The downgrade leaves just six EU countries - Denmark, Finland, Germany, Luxembourg, the Netherlands and Sweden - with AAA ratings.
The UK's credit rating has been under pressure for several years as the country struggles to recover from the damage caused by the 2007-9 financial crisis.
It managed 0 percent growth in 2012 and the European Commission has forecast a 0.9 percent increase in output over the course of 2013. Among the 27 EU countries, only Spain, Ireland and Greece ran a budget deficit higher than the UK's projected 6.3 percent shortfall in 2012. Meanwhile, the UK's debt pile is expected to clear 95 percent in 2013.
The news is a big blow to the Conservative-led Coalition government and, in particular, Chancellor George Osborne. Osborne had staked his political reputation on protecting the UK's triple AAA status.
Responding to the news, Osborne said that the downgrade was a "stark reminder of the debt problems facing our country". He added that the government would continue "delivering the plan that has cut the deficit by a quarter, and given us record low interest rates and record numbers of jobs."
The downgrade came at the end of a day of dismal economic news, following the morning publication of the European Commission's Winter Forecast.
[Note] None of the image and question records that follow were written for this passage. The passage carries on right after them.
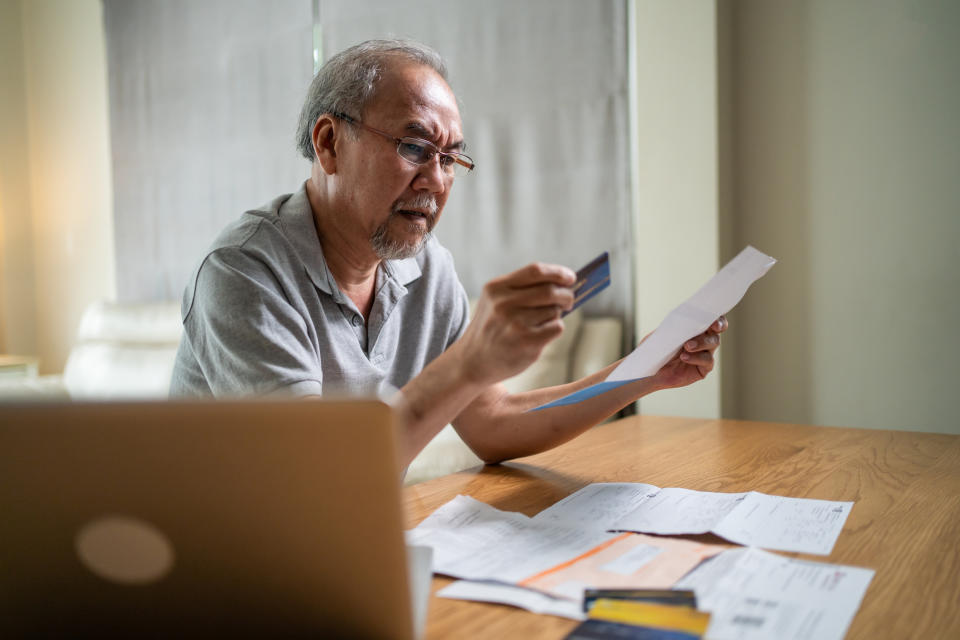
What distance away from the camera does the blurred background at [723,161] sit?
219cm

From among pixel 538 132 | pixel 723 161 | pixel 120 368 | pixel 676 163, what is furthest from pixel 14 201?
pixel 723 161

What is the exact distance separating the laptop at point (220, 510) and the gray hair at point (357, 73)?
882mm

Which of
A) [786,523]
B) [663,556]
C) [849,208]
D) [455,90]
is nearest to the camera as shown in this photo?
[663,556]

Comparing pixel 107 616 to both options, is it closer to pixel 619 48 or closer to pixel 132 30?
pixel 619 48

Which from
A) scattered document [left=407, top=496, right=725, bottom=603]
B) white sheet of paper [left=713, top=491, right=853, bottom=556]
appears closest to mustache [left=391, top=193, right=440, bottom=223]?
scattered document [left=407, top=496, right=725, bottom=603]

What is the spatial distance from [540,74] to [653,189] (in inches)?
24.8

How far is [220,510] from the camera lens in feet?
1.49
The EU executive expects the eurozone to remain in recession in 2013 with economic output falling by a further 0.3 percent over the course of the year.
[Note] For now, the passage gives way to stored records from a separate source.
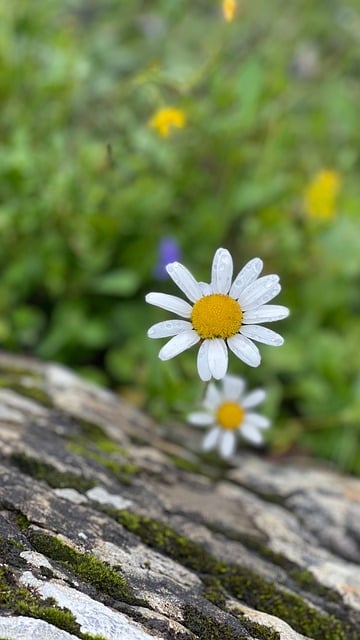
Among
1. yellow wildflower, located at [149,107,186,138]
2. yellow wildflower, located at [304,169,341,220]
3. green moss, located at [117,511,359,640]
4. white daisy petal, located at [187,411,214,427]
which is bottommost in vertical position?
green moss, located at [117,511,359,640]

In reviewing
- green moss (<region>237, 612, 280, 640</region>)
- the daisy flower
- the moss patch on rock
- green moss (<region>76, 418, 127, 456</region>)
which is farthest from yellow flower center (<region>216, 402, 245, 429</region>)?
the moss patch on rock

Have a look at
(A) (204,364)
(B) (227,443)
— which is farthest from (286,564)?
(B) (227,443)

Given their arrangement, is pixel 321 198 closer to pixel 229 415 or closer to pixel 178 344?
pixel 229 415

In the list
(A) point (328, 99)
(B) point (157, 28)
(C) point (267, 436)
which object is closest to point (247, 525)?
(C) point (267, 436)

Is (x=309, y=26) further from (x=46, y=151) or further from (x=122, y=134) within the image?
(x=46, y=151)

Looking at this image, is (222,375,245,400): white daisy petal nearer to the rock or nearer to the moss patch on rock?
the rock

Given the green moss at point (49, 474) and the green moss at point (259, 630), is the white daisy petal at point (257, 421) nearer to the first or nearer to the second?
the green moss at point (49, 474)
There was, however, a crumb of comfort as Moody's also revised the UK's economic outlook from 'negative' to 'stable', praising what it described as the country's "significant credit strengths."
Moreover, the downgrade is more likely to be a symbolic blow and is not expected to have a significant effect on UK borrowing rates.
UK spreads on ten-year government bonds, which had fallen to historic lows over the past two years as investors have searched for safe investment havens outside the eurozone, currently stand at 2 percent, around 0.5 percent higher than those of German Bunds.